How to: Get Rich Quick

How+to%3A+Get+Rich+Quick

Option A: Rob a Bank

Step 1. Acquire a ski mask. I would advise you to attain it through legal means, as you are about to embark upon a task that could include a lot of back lash through the legal system. It is wise to stay between the restrictions of the law.

Step 2. Pick a target. You want at least a state of difference between your home and this bank. (Suggestion: Nebraska) You should also pick a bank that resides in a more “small town” sort of area. Can I say less security? Thank you very much.

Step 3. Set a date. This is very important. Much like planning a wedding, the date is a critical moment in a bank robbery. Everything must be perfect. Pack your bag. Lay out your outfit.

Step 4. Plan an escape route. I would suggest a driver that does not speak English. (Probable deniability)

Step 5. Set your plan into action. Remember, get in and get out. This is not a dilly dally sort of a situation. Time is of the essence.

Step 6. Enjoy being glamourous. “You can steal more in a minute than you can make in a lifetime,” said someone wise. Find a remote island and live out the remainder of your rich, rich life however you choose.

Option B: Marry the Money

Step 1. The appropriate wardrobe.  There is nothing worse than an ill-dressed entrepreneur.  Ideas for the ladies include: unrealistically high heels and a dozen or so party dresses (sequins are advised).  For the gentlemen, a skinny black tie goes a long way.

Step 2. “Accidentally” be in the right place at the right time.  The most popular venues for success include yacht clubs, garden parties, or high-end furniture stores.  Look for those dressed most expensively and mingle.  Age is flexible.

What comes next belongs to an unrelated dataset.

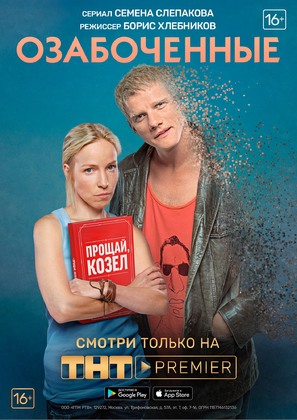 &quot;Ozabochennye&quot; - Russian Movie Poster (thumbnail)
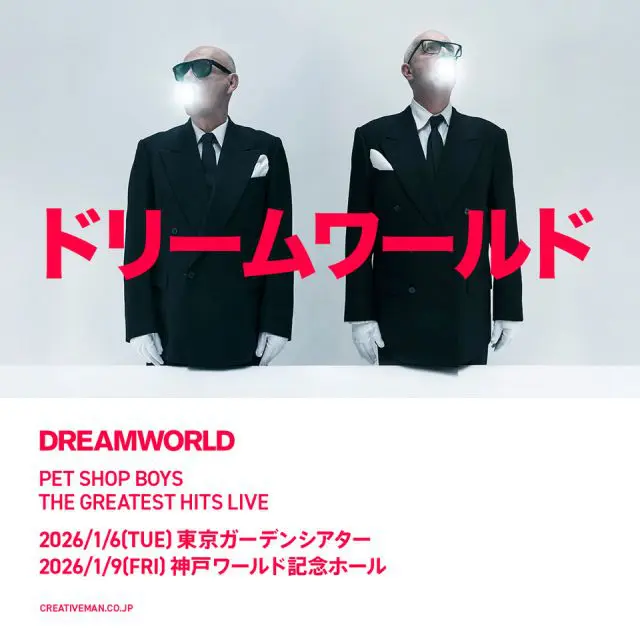 Pet Shop Boys（ペット・ショップ・ボーイズ）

Step 3. Acquire the proper target. (See previous article How to Flirt) Love can be a fickle thing.  Don’t stop until the ring is on your finger.

Step 4. Play it safe.  As newlyweds, marriage is bliss.  Don’t let them know your bliss is exclusively fine wine and Benjamins.  However, don’t get sloppy.  Make sure all of the legal documents are in order.

Step 5. Enjoy being glamourous.  “You can marry more in a minute than you can make in a lifetime,” said someone wise.  Either sit back and enjoy your elevated position or arrange a convenient sort of ‘accident’ and live out the remainder of your rich, rich life in peace with whomever you choose.